To utilise this technology, start-up founders need access to talent around applied AI, access to large and proprietary data training sets, and domain knowledge to provide deep insights into the opportunities within an industry. Founders need to identify a sizeable target market and understand the problem they’re trying to solve.

I see no better target market for AI applications than real estate. Not only is it the world’s largest and most important asset class, but also one of the last industries to adopt technological change.

A great example is Israeli start-up Skyline AI, which takes the guesswork out of investment decisions by training its technology on the most comprehensive data set for US multi-family assets.

Mining data from over 130 sources and analysing 10,000-plus data points on each property for the last 50 years, its tech estimates asset value, predicts future performance and discovers investment opportunities.

AI can also optimise both property development time and cost. Nordic start-up Spacemaker AI is a development tool used to maximise the potential of building sites. Property professionals can use it to generate and assess billions of possible solutions to multi-building developments in hours – analysing designs for a range of different parameters such as sun exposure, noise pollution and apartment size.

*-*-*

#### Task instructions
- 1) Reproduce the section of the passage on AI in real estate that begins with the words containing "I see no better" and ends with "US multi-family assets.".
- 2) Pick up the passage on AI in real estate after its last sentence and keep writing it.

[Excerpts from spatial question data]
*-*-*

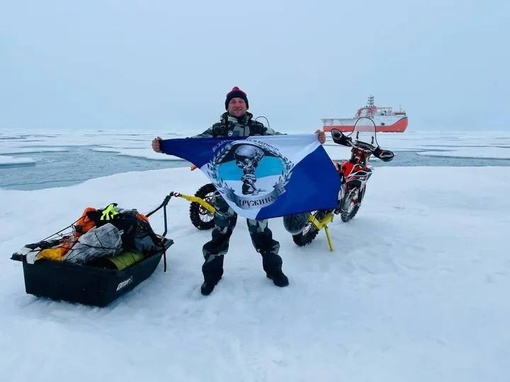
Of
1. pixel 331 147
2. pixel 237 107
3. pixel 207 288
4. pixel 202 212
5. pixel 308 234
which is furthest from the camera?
pixel 331 147

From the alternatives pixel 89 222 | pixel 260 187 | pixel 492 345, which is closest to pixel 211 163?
pixel 260 187

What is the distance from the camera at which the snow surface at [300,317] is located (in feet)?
7.30

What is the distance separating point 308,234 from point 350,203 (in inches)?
46.7

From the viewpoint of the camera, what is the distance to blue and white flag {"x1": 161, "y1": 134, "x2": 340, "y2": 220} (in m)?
3.24

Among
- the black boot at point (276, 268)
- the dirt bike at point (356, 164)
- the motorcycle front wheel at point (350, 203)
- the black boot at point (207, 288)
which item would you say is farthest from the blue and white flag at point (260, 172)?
the motorcycle front wheel at point (350, 203)

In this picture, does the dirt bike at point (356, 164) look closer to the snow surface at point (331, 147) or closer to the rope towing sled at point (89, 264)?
the rope towing sled at point (89, 264)

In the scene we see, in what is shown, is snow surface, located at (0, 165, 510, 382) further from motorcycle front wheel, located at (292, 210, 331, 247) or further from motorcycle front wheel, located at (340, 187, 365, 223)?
motorcycle front wheel, located at (340, 187, 365, 223)

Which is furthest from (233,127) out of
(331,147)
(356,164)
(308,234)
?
(331,147)

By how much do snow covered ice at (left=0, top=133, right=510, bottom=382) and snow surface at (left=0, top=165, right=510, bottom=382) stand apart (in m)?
0.01

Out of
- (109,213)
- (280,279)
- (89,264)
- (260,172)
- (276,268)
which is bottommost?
(280,279)

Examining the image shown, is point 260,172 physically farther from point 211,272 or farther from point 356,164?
point 356,164

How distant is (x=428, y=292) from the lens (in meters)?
3.17

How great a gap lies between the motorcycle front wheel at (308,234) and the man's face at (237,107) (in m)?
1.59

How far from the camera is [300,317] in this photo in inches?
113
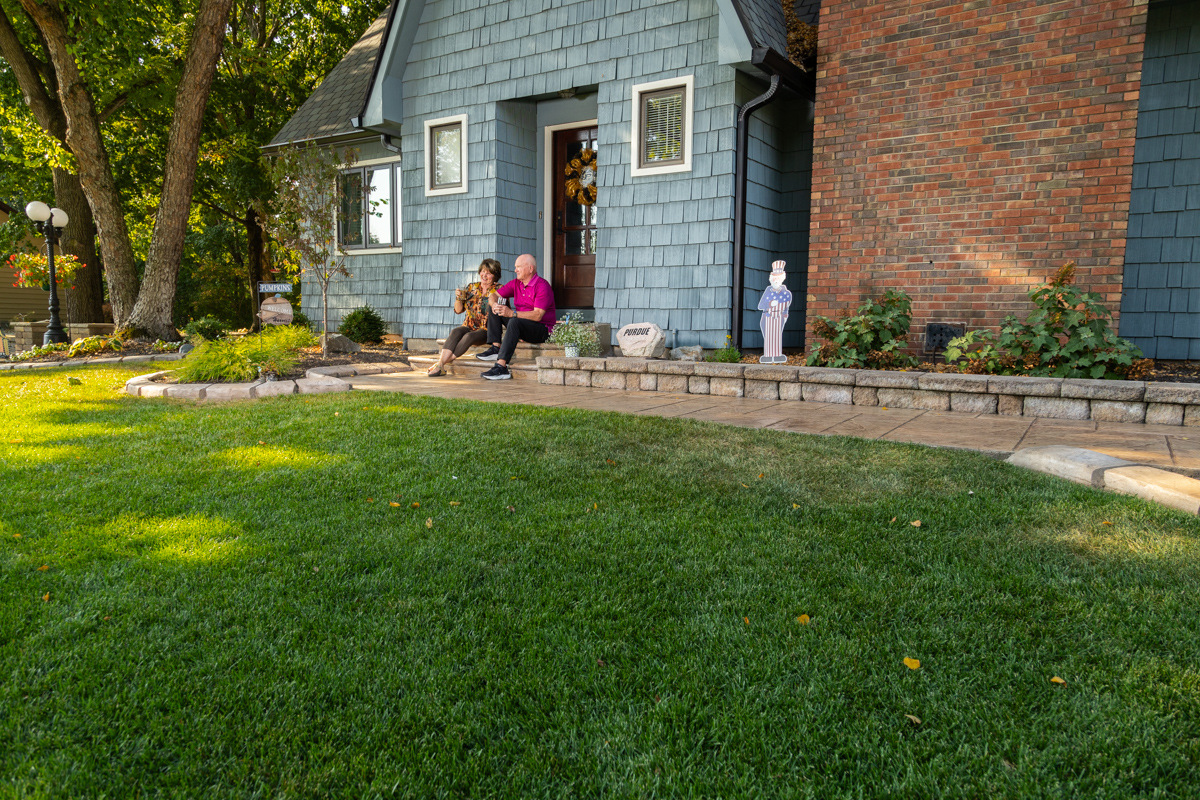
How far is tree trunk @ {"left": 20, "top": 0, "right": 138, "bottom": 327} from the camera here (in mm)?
10156

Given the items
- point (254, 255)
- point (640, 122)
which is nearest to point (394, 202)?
point (640, 122)

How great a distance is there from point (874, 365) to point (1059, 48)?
3.07 meters

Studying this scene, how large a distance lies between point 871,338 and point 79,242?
14.2 meters

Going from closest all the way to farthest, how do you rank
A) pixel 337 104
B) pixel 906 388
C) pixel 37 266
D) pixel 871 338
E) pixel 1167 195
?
pixel 906 388
pixel 871 338
pixel 1167 195
pixel 337 104
pixel 37 266

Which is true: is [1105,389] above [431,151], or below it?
below

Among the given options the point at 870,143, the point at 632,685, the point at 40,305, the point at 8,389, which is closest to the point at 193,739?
the point at 632,685

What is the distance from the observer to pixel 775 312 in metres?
6.84

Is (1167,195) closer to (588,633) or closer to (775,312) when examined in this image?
(775,312)

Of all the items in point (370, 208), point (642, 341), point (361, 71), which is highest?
point (361, 71)

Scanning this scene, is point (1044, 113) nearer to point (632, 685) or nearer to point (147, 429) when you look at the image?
point (632, 685)

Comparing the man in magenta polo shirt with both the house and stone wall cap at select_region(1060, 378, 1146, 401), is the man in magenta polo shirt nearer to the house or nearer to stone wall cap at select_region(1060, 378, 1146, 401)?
the house

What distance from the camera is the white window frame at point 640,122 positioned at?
764cm

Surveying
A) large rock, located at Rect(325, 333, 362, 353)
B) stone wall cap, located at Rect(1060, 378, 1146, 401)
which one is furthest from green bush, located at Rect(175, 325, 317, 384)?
stone wall cap, located at Rect(1060, 378, 1146, 401)

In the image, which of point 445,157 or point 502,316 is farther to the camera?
point 445,157
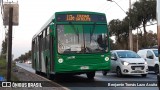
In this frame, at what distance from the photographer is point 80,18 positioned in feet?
59.3

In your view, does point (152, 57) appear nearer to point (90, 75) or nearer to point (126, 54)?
point (126, 54)

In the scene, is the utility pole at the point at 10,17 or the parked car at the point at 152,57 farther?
the parked car at the point at 152,57

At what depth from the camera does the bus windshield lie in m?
17.4

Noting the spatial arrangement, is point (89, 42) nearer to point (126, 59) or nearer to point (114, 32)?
point (126, 59)

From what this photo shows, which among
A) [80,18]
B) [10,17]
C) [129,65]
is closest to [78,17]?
[80,18]

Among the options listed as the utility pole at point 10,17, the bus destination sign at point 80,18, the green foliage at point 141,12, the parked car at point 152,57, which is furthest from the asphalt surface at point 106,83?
the green foliage at point 141,12

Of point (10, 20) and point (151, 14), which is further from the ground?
point (151, 14)

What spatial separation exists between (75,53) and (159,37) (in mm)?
11442

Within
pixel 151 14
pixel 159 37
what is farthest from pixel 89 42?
pixel 151 14

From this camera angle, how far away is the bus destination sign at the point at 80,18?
17844mm

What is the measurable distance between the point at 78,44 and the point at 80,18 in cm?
138

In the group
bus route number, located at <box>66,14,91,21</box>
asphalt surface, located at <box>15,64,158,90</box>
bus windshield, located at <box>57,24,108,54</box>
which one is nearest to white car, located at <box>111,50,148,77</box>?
asphalt surface, located at <box>15,64,158,90</box>

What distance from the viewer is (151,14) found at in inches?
2046

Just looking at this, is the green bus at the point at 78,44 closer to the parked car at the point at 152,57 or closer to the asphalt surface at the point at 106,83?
the asphalt surface at the point at 106,83
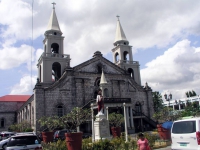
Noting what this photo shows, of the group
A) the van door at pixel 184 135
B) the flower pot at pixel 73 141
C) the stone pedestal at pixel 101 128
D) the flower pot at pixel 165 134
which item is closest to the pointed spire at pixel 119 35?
the flower pot at pixel 165 134

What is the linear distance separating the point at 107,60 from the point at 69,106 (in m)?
11.0

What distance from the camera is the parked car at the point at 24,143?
34.6 ft

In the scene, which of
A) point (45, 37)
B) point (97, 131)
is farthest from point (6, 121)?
point (97, 131)

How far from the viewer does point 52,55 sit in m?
37.8

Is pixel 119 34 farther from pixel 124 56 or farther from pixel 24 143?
pixel 24 143

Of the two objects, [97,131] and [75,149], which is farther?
[97,131]

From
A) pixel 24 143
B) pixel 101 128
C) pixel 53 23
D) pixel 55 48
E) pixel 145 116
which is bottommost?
pixel 145 116

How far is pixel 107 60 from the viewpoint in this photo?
129 feet

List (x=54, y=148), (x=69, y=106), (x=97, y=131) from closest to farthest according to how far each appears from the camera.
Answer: (x=54, y=148), (x=97, y=131), (x=69, y=106)

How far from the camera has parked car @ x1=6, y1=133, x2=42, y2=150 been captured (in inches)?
415

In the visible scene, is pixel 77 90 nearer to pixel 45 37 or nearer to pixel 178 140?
pixel 45 37

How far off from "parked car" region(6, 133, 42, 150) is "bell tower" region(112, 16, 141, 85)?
109 feet

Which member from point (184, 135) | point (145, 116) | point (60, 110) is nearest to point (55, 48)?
point (60, 110)

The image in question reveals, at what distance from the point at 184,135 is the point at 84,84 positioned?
90.2ft
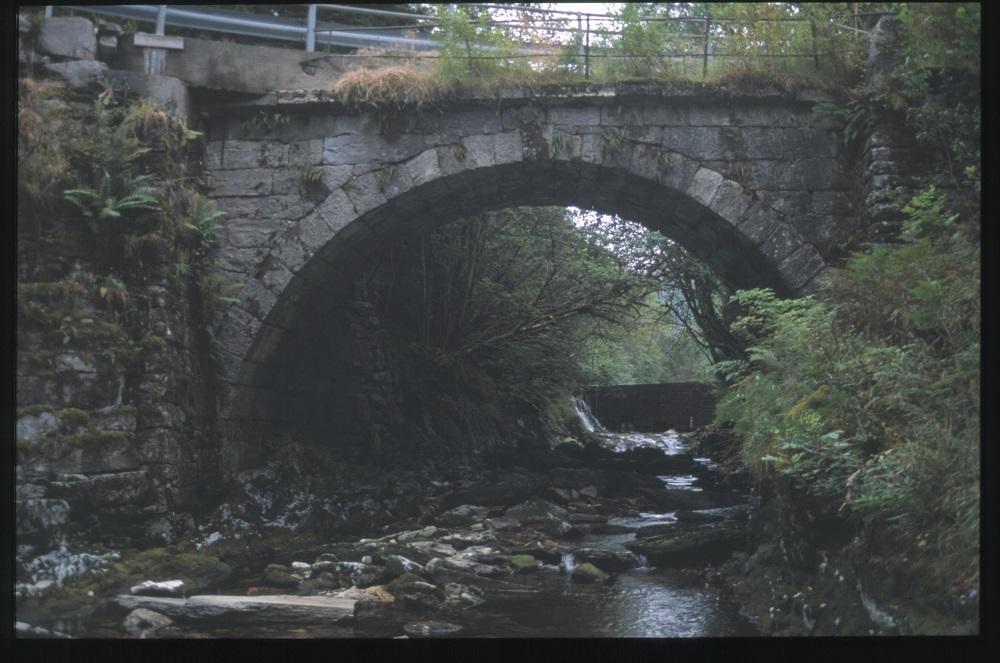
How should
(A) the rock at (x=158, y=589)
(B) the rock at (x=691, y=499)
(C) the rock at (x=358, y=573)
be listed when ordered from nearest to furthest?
(A) the rock at (x=158, y=589) → (C) the rock at (x=358, y=573) → (B) the rock at (x=691, y=499)

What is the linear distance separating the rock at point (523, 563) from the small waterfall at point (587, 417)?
31.6ft

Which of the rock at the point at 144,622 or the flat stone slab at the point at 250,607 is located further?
the flat stone slab at the point at 250,607

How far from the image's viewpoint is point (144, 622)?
4.89m

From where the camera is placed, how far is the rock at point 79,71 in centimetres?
714

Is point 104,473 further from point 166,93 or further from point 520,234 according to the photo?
point 520,234

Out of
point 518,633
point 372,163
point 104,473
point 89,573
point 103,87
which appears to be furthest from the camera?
point 372,163

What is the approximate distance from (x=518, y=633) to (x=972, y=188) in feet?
14.2

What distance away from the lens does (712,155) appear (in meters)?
7.63

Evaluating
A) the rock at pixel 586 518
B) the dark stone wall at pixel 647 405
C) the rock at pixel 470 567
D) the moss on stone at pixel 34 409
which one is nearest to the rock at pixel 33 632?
the moss on stone at pixel 34 409

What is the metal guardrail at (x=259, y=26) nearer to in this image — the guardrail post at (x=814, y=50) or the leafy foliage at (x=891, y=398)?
the guardrail post at (x=814, y=50)

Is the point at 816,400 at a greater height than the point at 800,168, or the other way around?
the point at 800,168

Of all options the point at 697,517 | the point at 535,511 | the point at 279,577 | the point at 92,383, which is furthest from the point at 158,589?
the point at 697,517

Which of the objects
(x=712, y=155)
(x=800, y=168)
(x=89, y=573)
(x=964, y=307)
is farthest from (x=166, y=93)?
(x=964, y=307)

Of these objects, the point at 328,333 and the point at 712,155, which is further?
the point at 328,333
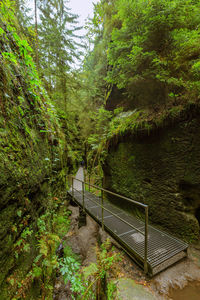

*-*-*

#### Solved problems
- 1)
I see no better target market for AI applications than real estate. Not only is it the world’s largest and most important asset class, but also one of the last industries to adopt technological change.

A great example is Israeli start-up Skyline AI, which takes the guesswork out of investment decisions by training its technology on the most comprehensive data set for US multi-family assets.

- 2)
The company has partnered with leading developers in Europe including Skanska, OBOS, AF Gruppen and Bouygues to help them reduce critical planning time while increasing sellable space by up to double digits.

Using Big Data and machine learning algorithms, Iberian start-up CASAFARI enables a higher level of efficiency and transparency in asset management. The software provides users with downloadable historical and descriptive data sets for all property cases – and is working to build the cleanest, most complete database in its geographies. Asset managers can use it to set data-driven rental prices and identify the best time to sell assets.

AI has almost unlimited potential across multiple industries and especially real estate. Not every solution requires it, but knowing how, when and where to effectively use the technology can be a key lever for start-ups and businesses alike.